= THINGS TO DO =
**1)** Please answer these questions about the article on Iraqi deaths since 2003:
(a) Who conducted the new survey?
(b) In which journal will the results appear?
(c) How large is the new three-year death toll compared with the 2006 Lancet survey's figure?
**2)** Pick up the article on Iraqi deaths since 2003 after its final sentence and carry it on.

= SELECTED EXTRACT =
■ ■ ■ ■

Survey Makes New Estimate Of Iraqi Deaths Since 2003January 09, 2008 17:33 A new survey estimates that 151,000 Iraqis died of violence in the three years following the U.S.-led invasion of the country. Roughly nine of 10 of those deaths were a consequence of U.S. military operations, insurgent attacks and sectarian warfare.
The survey, conducted by the Iraqi government and the World Health Organization, also found a 60 percent increase in nonviolent deaths -- everything from childhood infections to kidney failure -- during the period. The results, which will be published in the New England Journal of Medicine at the end of the month, are the latest of several widely divergent and controversial estimates of mortality attributed to the Iraq war.
The three-year death toll calculated in the new survey is one-quarter the size of the one found in a smaller survey by Iraqi and Johns Hopkins researchers that was published in the journal Lancet in 2006.

■ ■ ■ ■

= DATA PROVIDED =
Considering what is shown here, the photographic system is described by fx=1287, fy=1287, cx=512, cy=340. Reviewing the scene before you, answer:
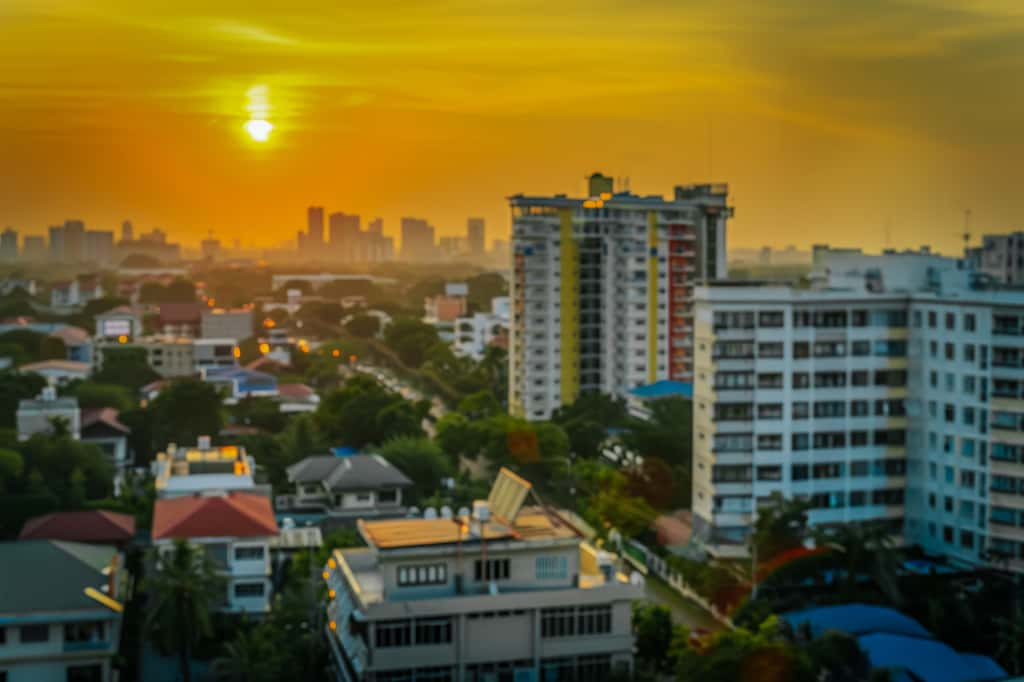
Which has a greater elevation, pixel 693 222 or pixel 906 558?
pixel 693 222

■ ■ ■ ■

= TASK-BY-TASK ANSWERS =
**1)**
(a) The Iraqi government and the World Health Organization.
(b) The New England Journal of Medicine.
(c) It is one-quarter the size.

**2)**
Both teams used the same method -- a random sample of houses throughout the country. For the new study, however, researchers visited 23 times as many places and interviewed five times as many households. The project also involved greater supervision of the survey teams, which wasn't possible when the Johns Hopkins study was conducted in the spring of 2006 because of safety concerns.
Despite reaching a lower estimate of total deaths, this study's epidemiologists termed the result "a massive death toll in the wake of the 2003 invasion."
Iraq's population-wide mortality rate nearly doubled, and the death rate from violence increased tenfold after the coalition attack. Men between 15 and 60 years old were at the greatest risk. Their death rate from all causes tripled, and the risk of dying a violent death went up 11-fold.